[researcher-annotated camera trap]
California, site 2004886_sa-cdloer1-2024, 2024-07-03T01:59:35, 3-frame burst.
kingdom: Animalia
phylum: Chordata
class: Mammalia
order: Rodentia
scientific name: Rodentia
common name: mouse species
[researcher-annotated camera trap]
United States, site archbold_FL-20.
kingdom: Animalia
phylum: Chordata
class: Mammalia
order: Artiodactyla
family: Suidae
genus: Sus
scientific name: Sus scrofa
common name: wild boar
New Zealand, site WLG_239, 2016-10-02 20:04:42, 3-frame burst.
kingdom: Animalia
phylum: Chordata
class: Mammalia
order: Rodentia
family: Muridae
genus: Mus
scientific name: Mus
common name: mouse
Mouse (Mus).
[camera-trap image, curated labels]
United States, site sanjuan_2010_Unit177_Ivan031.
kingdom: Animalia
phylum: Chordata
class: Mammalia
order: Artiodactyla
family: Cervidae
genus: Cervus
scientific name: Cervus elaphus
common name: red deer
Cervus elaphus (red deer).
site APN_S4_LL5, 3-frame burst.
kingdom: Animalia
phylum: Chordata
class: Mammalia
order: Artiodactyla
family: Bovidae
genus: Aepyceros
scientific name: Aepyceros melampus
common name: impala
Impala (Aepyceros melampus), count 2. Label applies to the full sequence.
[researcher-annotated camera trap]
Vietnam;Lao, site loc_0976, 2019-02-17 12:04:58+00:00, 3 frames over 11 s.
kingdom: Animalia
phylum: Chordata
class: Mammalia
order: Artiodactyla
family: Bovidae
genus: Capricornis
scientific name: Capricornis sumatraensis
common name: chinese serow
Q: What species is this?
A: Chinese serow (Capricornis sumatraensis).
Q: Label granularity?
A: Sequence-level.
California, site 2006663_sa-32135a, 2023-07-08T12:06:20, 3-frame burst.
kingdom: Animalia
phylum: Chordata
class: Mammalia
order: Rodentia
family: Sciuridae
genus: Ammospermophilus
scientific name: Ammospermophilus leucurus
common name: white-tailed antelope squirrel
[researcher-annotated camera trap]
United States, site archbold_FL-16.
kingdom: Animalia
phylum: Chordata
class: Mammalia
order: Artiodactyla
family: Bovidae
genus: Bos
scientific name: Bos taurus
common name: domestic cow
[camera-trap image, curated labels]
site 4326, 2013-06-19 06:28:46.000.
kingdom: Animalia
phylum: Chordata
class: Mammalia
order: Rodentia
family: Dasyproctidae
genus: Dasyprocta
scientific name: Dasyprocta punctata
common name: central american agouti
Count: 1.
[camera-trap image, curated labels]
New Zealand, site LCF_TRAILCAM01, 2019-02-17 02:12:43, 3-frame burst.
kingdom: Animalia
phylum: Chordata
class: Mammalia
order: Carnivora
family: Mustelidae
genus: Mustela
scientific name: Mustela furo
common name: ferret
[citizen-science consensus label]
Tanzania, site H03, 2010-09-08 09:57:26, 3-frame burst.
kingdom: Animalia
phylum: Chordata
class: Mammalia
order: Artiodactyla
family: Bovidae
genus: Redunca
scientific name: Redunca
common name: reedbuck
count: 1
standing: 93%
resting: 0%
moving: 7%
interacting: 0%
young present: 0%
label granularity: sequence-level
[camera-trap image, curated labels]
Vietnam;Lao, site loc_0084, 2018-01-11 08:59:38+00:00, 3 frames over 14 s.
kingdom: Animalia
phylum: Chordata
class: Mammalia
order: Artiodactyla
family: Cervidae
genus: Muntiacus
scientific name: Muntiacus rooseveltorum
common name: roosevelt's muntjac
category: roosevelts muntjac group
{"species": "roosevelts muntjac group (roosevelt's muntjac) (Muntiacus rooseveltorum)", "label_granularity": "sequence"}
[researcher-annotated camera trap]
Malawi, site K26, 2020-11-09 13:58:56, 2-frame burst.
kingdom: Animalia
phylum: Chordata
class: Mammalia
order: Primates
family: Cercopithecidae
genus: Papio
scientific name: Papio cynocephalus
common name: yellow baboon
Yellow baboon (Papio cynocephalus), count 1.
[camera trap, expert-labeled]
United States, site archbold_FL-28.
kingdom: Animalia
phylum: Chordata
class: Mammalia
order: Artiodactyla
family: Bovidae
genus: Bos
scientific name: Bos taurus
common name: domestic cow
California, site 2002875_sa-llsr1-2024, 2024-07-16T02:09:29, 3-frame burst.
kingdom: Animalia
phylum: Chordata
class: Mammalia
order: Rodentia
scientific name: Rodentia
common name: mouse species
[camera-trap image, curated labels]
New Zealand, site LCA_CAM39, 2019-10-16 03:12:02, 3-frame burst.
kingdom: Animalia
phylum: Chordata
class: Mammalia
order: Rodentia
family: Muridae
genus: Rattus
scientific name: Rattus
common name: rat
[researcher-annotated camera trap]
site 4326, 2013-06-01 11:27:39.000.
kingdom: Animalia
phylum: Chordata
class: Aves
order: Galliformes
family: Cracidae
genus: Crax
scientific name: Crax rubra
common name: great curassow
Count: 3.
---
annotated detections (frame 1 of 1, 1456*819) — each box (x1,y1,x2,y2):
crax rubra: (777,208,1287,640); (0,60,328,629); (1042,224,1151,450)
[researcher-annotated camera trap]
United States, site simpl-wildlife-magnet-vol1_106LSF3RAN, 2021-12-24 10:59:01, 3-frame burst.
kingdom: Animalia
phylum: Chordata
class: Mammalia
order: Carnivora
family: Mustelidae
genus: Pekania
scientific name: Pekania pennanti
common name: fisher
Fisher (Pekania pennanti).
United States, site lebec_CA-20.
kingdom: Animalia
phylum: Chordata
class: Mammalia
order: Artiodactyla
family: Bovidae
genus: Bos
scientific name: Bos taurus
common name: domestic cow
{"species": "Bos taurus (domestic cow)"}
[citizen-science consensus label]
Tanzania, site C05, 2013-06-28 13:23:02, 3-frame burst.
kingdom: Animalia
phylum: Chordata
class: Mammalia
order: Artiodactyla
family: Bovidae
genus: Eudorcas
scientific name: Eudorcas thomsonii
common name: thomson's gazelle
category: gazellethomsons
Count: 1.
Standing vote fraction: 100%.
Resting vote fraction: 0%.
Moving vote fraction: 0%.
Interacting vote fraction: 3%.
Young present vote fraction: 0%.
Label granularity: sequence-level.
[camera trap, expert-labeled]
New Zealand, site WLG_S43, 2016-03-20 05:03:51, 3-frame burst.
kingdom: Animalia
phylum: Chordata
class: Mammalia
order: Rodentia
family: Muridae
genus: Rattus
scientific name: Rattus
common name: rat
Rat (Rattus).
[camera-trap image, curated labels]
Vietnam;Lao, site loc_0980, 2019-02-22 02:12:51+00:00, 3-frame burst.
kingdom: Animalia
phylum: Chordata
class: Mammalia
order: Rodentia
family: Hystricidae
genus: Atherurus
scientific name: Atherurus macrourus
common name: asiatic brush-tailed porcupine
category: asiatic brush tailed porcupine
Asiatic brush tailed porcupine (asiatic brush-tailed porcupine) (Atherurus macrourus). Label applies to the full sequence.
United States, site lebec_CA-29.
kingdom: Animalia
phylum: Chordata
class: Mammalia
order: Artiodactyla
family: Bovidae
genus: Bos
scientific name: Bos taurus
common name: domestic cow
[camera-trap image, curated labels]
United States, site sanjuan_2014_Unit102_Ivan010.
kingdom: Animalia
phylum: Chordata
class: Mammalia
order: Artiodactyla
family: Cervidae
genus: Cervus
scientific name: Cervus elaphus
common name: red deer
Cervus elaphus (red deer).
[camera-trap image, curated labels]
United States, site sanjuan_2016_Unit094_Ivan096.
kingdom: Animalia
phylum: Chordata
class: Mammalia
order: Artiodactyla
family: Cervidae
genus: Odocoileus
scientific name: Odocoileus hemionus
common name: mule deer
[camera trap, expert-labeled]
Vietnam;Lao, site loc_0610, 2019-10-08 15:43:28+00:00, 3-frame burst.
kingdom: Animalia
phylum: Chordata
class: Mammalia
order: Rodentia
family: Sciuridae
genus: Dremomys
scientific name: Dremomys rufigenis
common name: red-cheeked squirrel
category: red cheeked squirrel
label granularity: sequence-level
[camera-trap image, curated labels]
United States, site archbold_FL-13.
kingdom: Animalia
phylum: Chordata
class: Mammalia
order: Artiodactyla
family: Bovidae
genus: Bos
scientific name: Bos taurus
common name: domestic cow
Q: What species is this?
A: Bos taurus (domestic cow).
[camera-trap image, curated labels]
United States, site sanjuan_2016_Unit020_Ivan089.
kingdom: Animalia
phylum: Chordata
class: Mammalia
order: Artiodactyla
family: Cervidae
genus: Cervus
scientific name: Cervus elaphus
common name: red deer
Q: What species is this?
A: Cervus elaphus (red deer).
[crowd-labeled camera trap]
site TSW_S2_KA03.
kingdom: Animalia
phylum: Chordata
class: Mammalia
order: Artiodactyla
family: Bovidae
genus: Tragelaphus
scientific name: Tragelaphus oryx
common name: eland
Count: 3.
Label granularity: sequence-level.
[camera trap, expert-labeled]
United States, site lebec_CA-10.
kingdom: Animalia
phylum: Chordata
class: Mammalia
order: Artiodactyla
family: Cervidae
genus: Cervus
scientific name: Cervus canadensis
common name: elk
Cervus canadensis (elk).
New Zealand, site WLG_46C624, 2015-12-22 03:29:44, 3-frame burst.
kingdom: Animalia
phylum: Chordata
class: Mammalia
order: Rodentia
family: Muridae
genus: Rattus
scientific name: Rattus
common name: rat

━━━━━━

→ **What is required**
What lines in the data above contain the word "muntjac"? Show them all.

→ **Output for this exercise**
common name: roosevelt's muntjac
category: roosevelts muntjac group
{"species": "roosevelts muntjac group (roosevelt's muntjac) (Muntiacus rooseveltorum)", "label_granularity": "sequence"}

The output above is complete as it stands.